だから私も先に進む。いずれ膿は出さねばならないが、それは今ではない。
私たちは陛下からのアドバイス通り、もう一度、王妃付き女官全員から話を聞くことにした。
王妃付き女官は女官長1人と、女官7人。まずは女官長であるマーガレット・マーカス女官長からだ。
マーカス女官長は40代後半のベータで、マーカス伯爵夫人。王妃には王太子妃時代から仕えている、ブラウンの髪と瞳をした落ち着いた雰囲気の女性だ。
「さっそくですが、もう一度、ジーニー女官の話を聞かせてください」
ガヴィの問いかけに、女官長は「大変な事件でございますから、私でお役に立てるのであれば構いません」と言った。

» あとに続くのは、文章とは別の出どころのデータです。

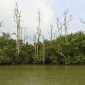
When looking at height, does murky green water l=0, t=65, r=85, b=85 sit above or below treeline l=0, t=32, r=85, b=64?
below

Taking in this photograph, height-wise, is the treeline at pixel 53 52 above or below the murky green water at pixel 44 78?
above

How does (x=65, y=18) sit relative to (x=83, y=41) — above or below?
above

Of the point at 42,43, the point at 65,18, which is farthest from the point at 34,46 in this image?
the point at 65,18

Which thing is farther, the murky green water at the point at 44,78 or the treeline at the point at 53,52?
the treeline at the point at 53,52

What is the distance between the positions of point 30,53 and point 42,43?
4.15m

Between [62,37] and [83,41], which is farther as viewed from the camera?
[62,37]

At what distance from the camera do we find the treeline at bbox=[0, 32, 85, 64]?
4769 cm

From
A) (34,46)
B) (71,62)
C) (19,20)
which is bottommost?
(71,62)

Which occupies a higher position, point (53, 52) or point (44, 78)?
point (53, 52)

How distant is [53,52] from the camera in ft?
163

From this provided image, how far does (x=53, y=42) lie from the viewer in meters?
51.7

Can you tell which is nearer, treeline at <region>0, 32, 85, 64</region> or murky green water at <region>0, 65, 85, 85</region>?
murky green water at <region>0, 65, 85, 85</region>

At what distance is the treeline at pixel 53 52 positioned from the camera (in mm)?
47688

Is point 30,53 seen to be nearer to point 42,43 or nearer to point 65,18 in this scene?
point 42,43
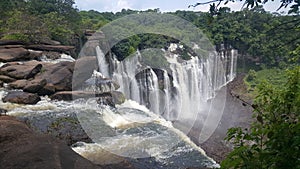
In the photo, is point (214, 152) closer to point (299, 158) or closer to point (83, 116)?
point (83, 116)

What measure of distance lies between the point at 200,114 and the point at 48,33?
9370mm

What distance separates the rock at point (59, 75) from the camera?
33.3ft

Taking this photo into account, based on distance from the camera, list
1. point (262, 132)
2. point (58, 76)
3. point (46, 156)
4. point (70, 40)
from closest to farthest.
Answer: point (262, 132) < point (46, 156) < point (58, 76) < point (70, 40)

「ジーニー女官と同様、女官長も王太子妃時代から仕えておられる。ジーニー女官と女官長は、個人的に親しかった?」
女官長は一瞬、目線を上げかけたが、またすぐに落とし、私の執務机のあたりを見た。でも、一瞬でも目線が上げかかったのは、ガヴィの言った「個人的」という言葉に反応したからだと思う。
「個人的とは、どういう意味でございましょうか?」
「うーん、つまりジーニー女官から困っていることを打ち明けられたりとか」
「そのような意味でございましたら、女官長は、概ね女官の悩みを聞く担当でもあります」
「では、聞いていたのだね?」
「はい」
「それはどういう悩みです?」
女官長は膝の前で揃えていた手を握った。
「個人的な話ですので、亡くなったとはいえ、ジーニー女官のそういった話を漏らしてもいいのか、判断がつきません」
女官の資質で最も大切な事、それは口が硬いことだ。
「マーカス女官長。私は王命で女官死亡の真相を探っている。よって命じる。ジーニー女官から聞いた悩みを話しなさい」
私の命令に女官長はほっとした表情を見せた。王命とあれば話すしかない。つまり体裁は取れるからだ。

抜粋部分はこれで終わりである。